▸ Objective:
Return each entry exactly, with none missing.

-------- Raw records --------

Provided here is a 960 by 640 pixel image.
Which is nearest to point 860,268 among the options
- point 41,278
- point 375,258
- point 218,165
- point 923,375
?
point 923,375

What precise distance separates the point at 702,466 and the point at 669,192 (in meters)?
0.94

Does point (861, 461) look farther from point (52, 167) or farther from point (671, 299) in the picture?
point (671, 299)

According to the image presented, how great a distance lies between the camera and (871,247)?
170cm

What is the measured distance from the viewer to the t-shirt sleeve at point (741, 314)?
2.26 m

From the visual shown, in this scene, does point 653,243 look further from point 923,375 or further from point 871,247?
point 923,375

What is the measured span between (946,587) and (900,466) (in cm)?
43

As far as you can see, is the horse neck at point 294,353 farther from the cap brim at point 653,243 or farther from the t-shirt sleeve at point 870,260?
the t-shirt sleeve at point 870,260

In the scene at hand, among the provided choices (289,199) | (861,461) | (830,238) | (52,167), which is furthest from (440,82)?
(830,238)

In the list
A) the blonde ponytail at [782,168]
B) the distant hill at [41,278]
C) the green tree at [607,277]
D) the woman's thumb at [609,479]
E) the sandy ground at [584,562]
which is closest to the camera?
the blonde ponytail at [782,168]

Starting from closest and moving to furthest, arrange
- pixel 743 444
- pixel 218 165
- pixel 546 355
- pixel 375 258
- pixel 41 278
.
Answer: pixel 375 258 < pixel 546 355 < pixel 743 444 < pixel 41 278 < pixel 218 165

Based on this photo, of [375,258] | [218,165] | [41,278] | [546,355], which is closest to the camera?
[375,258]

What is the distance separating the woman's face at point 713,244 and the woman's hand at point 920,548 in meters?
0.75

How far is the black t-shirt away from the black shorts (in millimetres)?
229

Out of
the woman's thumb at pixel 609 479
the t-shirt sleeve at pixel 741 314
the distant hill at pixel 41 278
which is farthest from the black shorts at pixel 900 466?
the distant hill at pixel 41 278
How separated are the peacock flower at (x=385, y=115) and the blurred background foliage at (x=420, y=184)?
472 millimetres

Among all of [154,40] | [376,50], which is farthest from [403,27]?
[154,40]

--------

▸ Answer for this exercise:
Provided here is a 960 by 640 pixel image.
Which is nearest to point 860,268 among the options
- point 41,278
- point 375,258
- point 218,165
- point 923,375
?
point 923,375

What precise distance separates the point at 702,466 and the point at 669,192 (in meters)?
0.94

Does point (861, 461) look farther from point (52, 167) or farther from point (671, 299) in the picture?
point (671, 299)

According to the image presented, how great a distance lies between the camera and (871,247)?
170cm

What is the measured distance from the viewer to the t-shirt sleeve at point (741, 314)?
2.26 m

From the visual shown, in this scene, does point 653,243 look further from point 923,375 or further from point 871,247?
point 923,375

What is the measured span between (946,587) and (900,466) (in cm)?
43

As far as you can see, is the horse neck at point 294,353 farther from the cap brim at point 653,243 or farther from the t-shirt sleeve at point 870,260?
the t-shirt sleeve at point 870,260

In the scene at hand, among the provided choices (289,199) | (861,461) | (830,238) | (52,167), which is furthest from (440,82)?
(830,238)

In the list
A) the blonde ponytail at [782,168]
B) the distant hill at [41,278]
C) the green tree at [607,277]
D) the woman's thumb at [609,479]
E) the sandy ground at [584,562]
which is closest to the camera?
the blonde ponytail at [782,168]

Starting from closest and moving to furthest, arrange
- pixel 743 444
- pixel 218 165
- pixel 546 355
- pixel 375 258
- pixel 41 278
.
Answer: pixel 375 258 < pixel 546 355 < pixel 743 444 < pixel 41 278 < pixel 218 165

Based on this photo, of [375,258] | [218,165] | [41,278] | [546,355], which is closest to the camera?
[375,258]

What is the distance separating the woman's face at point 713,244 and the woman's hand at point 920,548 in meters?
0.75

How far is the black t-shirt away from the black shorts (in millimetres)?
229

Out of
the woman's thumb at pixel 609 479
the t-shirt sleeve at pixel 741 314
the distant hill at pixel 41 278
which is farthest from the black shorts at pixel 900 466?
the distant hill at pixel 41 278
How separated are the peacock flower at (x=385, y=115) and the blurred background foliage at (x=420, y=184)?
472 millimetres

Among all of [154,40] | [376,50], which is farthest from [403,27]?
[154,40]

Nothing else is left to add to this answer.